A child's hunger is fleeting. Challenge it with a spinach-speckled casserole and it will vanish, but greet it with some fun and it just might explode in excitement.
It is a cruel irony of my profession that the less I cook the better my three children like it. They reject without tasting anything sauced or leafy, but have praise unending for naked pasta (Is there cheese on this spaghetti?) and canned baked beans (This is the best you ever made, Dad!). For many years I resented every meal I uncanned for them, but then everything changed.
I started keeping track of what my children ate in a typical day: Cheerios, carrot sticks, yogurt, cookies, chips. Their diet was neither model nor criminal. All in all, it was quite varied, but with one over-riding theme. Almost everything my children eat is hand-held.
Last September we had the first of our pick-up dinners: Chip night.
My kids do not eat many vegetables eagerly, however they scarf down salsa and chips indiscriminately. I have never objected to this snack. In fact, I've encouraged it. Of the infinite junk food opportunities, this one seemed downright healthy by comparison.

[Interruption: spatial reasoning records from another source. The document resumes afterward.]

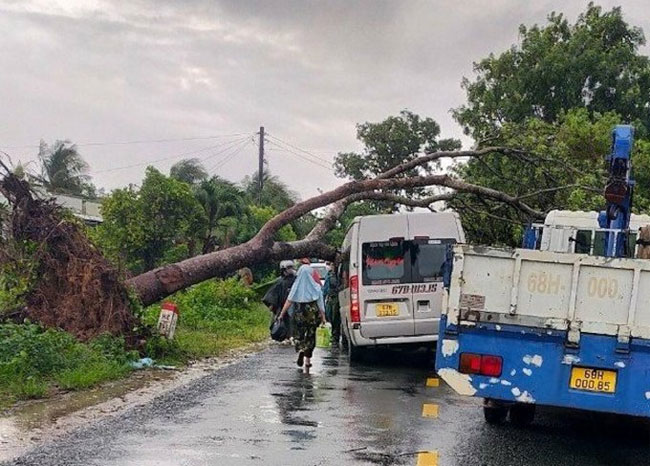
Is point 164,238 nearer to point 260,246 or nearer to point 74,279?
point 260,246

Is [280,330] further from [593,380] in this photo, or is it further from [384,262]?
[593,380]

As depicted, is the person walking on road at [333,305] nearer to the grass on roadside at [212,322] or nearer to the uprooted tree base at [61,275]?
the grass on roadside at [212,322]

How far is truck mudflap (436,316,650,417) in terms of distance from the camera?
302 inches

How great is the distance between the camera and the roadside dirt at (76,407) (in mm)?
7867

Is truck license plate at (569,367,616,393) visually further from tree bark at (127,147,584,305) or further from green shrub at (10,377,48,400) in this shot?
tree bark at (127,147,584,305)

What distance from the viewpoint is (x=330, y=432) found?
851 centimetres

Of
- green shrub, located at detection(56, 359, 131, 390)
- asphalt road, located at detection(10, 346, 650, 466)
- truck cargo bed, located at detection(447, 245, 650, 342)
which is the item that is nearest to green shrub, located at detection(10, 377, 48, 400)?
green shrub, located at detection(56, 359, 131, 390)

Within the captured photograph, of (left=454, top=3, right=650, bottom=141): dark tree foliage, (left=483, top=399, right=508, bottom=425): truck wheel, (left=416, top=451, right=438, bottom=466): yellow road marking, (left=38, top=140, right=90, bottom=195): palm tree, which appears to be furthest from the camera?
(left=38, top=140, right=90, bottom=195): palm tree

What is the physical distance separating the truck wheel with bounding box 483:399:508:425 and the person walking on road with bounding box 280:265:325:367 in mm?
4651

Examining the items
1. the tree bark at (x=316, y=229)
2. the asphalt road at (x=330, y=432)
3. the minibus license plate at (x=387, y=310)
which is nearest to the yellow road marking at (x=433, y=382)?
the asphalt road at (x=330, y=432)

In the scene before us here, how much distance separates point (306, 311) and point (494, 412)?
493cm

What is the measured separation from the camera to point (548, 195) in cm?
1877

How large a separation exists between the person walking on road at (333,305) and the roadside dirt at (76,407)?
586cm

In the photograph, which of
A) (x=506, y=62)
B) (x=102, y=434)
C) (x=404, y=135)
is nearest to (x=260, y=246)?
(x=102, y=434)
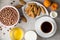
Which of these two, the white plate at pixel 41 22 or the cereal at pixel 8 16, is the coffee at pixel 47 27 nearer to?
the white plate at pixel 41 22

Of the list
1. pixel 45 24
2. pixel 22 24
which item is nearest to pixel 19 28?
pixel 22 24

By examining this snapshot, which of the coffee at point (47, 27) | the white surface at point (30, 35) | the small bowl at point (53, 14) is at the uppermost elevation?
the small bowl at point (53, 14)

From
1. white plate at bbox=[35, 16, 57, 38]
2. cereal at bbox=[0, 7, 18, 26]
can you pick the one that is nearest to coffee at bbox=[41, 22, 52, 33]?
white plate at bbox=[35, 16, 57, 38]

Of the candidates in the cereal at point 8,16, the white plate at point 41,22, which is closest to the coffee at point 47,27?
the white plate at point 41,22

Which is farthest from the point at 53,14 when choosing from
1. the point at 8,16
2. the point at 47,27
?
the point at 8,16

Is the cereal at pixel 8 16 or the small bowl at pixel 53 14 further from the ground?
the small bowl at pixel 53 14

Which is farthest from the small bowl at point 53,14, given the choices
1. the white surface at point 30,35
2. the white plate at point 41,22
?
the white surface at point 30,35

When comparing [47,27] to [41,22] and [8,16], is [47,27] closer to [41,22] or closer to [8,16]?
Answer: [41,22]

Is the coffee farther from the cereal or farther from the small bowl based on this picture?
the cereal

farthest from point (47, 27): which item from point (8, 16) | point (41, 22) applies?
point (8, 16)

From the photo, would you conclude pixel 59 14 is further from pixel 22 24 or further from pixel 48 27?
pixel 22 24

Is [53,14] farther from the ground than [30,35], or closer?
farther from the ground
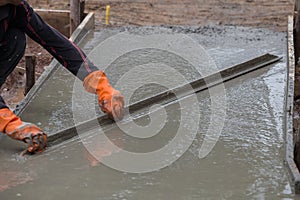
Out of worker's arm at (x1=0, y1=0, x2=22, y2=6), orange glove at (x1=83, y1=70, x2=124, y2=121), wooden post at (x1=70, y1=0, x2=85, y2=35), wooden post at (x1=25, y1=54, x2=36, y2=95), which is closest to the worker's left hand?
Result: orange glove at (x1=83, y1=70, x2=124, y2=121)

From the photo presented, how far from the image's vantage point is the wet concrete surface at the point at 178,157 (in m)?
3.17

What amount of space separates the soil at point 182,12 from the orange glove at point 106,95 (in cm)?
370

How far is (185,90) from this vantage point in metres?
4.72

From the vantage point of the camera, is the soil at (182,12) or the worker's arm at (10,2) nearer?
the worker's arm at (10,2)

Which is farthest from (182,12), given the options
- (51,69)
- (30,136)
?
(30,136)

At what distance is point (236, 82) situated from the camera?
500cm

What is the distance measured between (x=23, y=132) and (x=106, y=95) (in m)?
0.76

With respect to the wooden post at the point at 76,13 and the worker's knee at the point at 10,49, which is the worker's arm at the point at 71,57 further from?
the wooden post at the point at 76,13

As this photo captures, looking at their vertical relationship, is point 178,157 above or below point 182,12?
below

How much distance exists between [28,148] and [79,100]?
1.07 meters

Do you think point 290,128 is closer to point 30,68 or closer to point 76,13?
point 30,68

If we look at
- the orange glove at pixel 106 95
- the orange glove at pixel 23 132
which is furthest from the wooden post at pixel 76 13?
the orange glove at pixel 23 132

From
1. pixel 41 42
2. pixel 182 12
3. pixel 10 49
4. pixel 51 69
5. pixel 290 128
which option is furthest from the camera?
pixel 182 12

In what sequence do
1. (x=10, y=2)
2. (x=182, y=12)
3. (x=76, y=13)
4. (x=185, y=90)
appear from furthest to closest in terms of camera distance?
(x=182, y=12), (x=76, y=13), (x=185, y=90), (x=10, y=2)
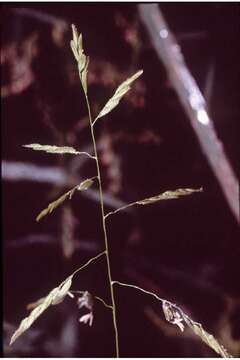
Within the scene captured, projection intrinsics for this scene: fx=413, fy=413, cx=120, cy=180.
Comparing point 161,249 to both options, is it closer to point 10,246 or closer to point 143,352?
point 143,352

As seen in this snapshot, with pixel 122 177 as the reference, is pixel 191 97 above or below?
above

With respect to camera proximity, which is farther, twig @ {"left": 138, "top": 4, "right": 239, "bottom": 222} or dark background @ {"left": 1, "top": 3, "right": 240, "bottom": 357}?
dark background @ {"left": 1, "top": 3, "right": 240, "bottom": 357}

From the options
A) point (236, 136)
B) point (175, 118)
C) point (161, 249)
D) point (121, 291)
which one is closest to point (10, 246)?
point (121, 291)

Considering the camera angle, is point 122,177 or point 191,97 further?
point 122,177
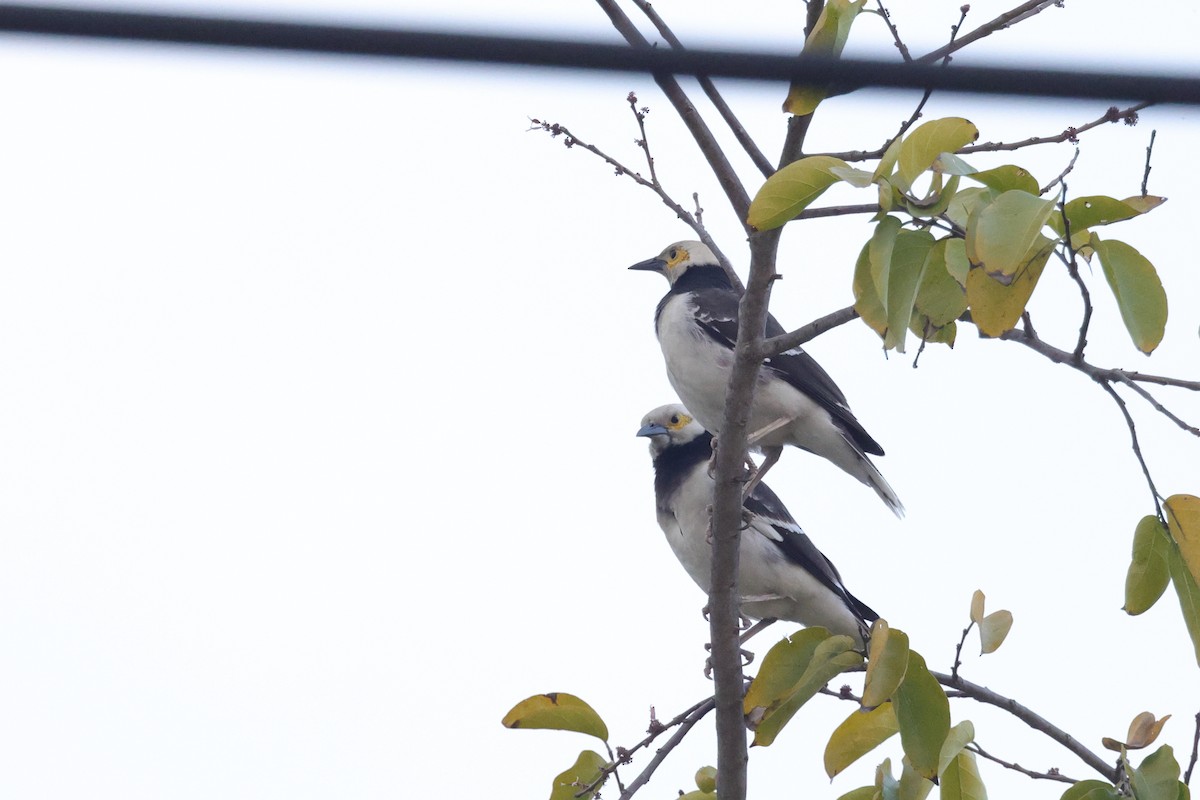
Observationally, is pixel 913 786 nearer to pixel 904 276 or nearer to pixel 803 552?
pixel 904 276

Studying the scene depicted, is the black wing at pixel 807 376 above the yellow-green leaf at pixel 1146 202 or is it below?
above

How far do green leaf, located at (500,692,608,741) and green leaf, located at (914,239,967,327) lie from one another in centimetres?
172

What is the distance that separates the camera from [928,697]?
3.62 m

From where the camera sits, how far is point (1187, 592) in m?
3.46

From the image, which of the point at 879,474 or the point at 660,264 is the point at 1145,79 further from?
A: the point at 660,264

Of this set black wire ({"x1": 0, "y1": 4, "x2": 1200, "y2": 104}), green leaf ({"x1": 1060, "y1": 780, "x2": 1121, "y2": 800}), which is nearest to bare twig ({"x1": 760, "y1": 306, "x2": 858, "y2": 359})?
green leaf ({"x1": 1060, "y1": 780, "x2": 1121, "y2": 800})

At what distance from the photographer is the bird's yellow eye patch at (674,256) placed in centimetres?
836

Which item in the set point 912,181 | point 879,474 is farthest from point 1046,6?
point 879,474

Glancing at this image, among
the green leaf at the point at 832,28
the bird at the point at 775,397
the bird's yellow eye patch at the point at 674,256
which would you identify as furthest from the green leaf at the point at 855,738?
the bird's yellow eye patch at the point at 674,256

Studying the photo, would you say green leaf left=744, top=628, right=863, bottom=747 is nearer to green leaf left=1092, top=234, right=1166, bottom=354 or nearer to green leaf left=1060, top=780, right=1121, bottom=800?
green leaf left=1060, top=780, right=1121, bottom=800

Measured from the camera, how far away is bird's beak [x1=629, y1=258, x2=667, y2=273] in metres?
8.50

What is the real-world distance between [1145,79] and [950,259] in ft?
5.10

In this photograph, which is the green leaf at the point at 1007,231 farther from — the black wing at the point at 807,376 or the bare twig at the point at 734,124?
the black wing at the point at 807,376

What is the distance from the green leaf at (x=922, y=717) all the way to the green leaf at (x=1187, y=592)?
25.0 inches
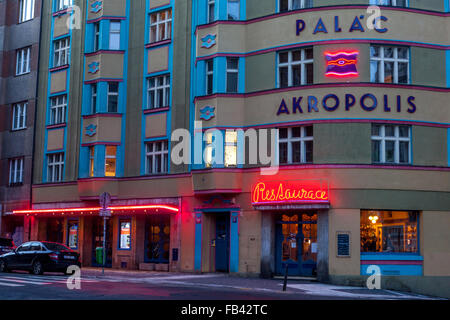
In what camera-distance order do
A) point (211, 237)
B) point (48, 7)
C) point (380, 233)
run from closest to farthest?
point (380, 233)
point (211, 237)
point (48, 7)

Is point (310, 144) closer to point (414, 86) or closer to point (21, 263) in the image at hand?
point (414, 86)

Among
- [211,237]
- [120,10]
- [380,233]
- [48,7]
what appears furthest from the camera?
[48,7]

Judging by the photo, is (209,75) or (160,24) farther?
(160,24)

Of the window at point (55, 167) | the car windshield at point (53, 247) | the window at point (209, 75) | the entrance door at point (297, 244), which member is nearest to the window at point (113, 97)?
the window at point (55, 167)

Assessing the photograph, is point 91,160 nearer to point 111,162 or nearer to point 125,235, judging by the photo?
point 111,162

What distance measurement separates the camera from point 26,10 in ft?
133

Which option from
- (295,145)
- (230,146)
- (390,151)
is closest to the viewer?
(390,151)

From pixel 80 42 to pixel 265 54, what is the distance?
42.1ft

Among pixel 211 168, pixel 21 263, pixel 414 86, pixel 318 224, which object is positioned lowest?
pixel 21 263

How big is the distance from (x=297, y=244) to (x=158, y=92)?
10980mm

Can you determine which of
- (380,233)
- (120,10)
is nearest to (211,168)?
(380,233)

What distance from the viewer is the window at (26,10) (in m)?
40.2

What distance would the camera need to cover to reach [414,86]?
85.9ft

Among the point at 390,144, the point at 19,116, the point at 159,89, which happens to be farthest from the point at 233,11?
the point at 19,116
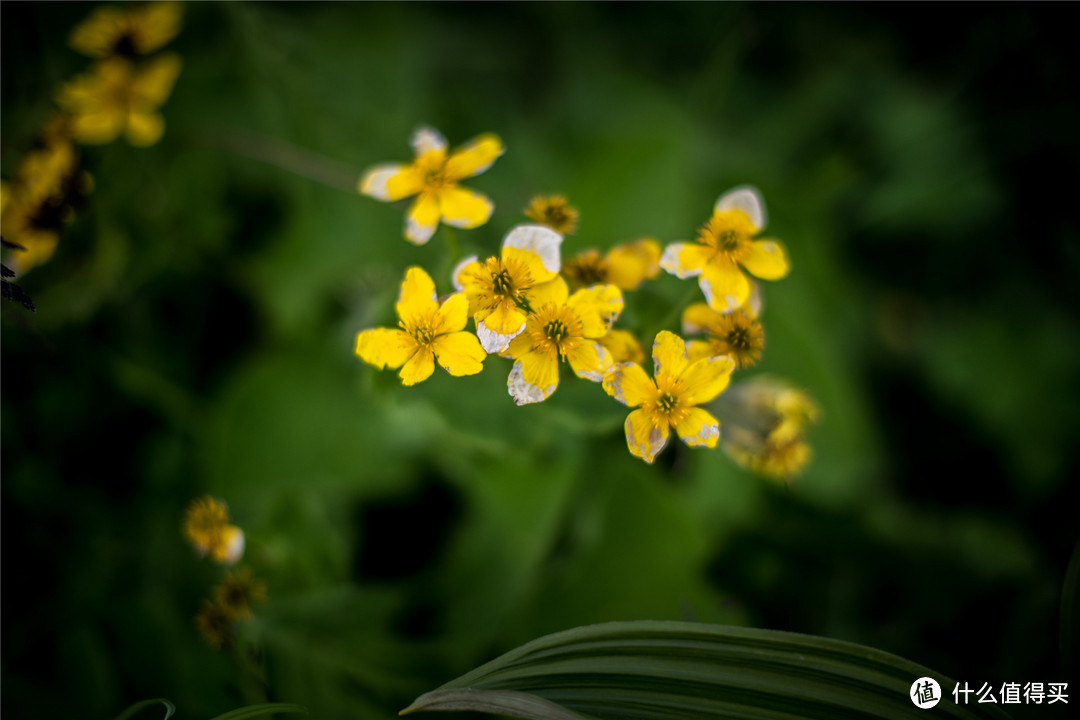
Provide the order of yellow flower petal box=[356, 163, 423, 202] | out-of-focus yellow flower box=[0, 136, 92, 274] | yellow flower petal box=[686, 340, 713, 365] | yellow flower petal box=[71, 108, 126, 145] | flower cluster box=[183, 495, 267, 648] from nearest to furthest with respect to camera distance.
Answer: yellow flower petal box=[686, 340, 713, 365]
yellow flower petal box=[356, 163, 423, 202]
flower cluster box=[183, 495, 267, 648]
out-of-focus yellow flower box=[0, 136, 92, 274]
yellow flower petal box=[71, 108, 126, 145]

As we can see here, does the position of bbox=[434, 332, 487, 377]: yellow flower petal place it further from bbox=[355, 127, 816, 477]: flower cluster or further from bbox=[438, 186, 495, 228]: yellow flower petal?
bbox=[438, 186, 495, 228]: yellow flower petal

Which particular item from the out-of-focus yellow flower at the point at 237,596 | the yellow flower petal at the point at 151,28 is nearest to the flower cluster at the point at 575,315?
the out-of-focus yellow flower at the point at 237,596

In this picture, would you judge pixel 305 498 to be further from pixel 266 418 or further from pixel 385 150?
pixel 385 150

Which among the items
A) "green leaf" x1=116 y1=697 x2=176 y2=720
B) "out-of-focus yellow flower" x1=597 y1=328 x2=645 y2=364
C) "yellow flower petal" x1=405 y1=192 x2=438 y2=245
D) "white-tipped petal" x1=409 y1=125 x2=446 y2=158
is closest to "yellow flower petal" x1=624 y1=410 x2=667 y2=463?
"out-of-focus yellow flower" x1=597 y1=328 x2=645 y2=364

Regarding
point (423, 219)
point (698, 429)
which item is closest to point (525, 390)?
point (698, 429)

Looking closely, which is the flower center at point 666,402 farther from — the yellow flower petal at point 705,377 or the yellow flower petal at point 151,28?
the yellow flower petal at point 151,28

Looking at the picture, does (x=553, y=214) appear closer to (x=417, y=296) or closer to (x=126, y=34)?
(x=417, y=296)

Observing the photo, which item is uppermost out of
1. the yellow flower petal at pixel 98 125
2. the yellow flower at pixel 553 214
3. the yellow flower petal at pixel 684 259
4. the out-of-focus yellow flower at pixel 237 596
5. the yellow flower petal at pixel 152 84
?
the yellow flower petal at pixel 152 84

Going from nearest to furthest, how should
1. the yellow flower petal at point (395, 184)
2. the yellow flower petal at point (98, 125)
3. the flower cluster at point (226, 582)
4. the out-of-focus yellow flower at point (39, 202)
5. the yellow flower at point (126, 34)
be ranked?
1. the yellow flower petal at point (395, 184)
2. the flower cluster at point (226, 582)
3. the out-of-focus yellow flower at point (39, 202)
4. the yellow flower petal at point (98, 125)
5. the yellow flower at point (126, 34)
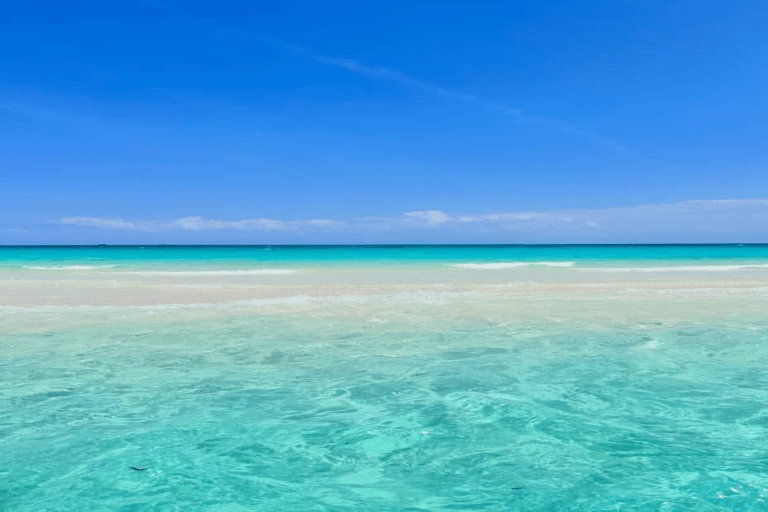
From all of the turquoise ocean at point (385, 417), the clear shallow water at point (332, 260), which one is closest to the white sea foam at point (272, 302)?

We rounded out the salsa/corn chip core of our meal with bean dip (a big hit and a complete protein with the corn chips), guacamole (one thumb down; two thumbs up), and some shredded cheese.
Since then the cheese has turned into a warm cheese dip and we've experimented with different vegetable salsas. The dippers have expanded from corn chips to include crackers, triangles of pita, pretzels, and fancy vegetable chips.
Chip night has blossomed into other hand-held/pick-up meals. My children now eat sauce on pasta, as long as it's a dip. Boil up some ravioli, tortellini, ziti, anything that can be hand-held. After draining the pasta, run it under cold water until it can be handled. Serve with bowls of warm tomato sauce and cheese sauce, and watch how many ravioli a 7-year-old can pack away.
We have also tried sushi night, which has become my daughter's favorite food. Sushi is fun to assemble as a family. You can cook the rice earlier that day. Slice up the fillings and everyone can roll their own.
Although in restaurants my children have begun to eat raw fish sushi, I do not trust the quality of the fish I am able to purchase in retail stores for serving raw, so we only make vegetable sushi at home. I have tried sarimi (crab leg), but my children don't like it, which is not to say yours won't.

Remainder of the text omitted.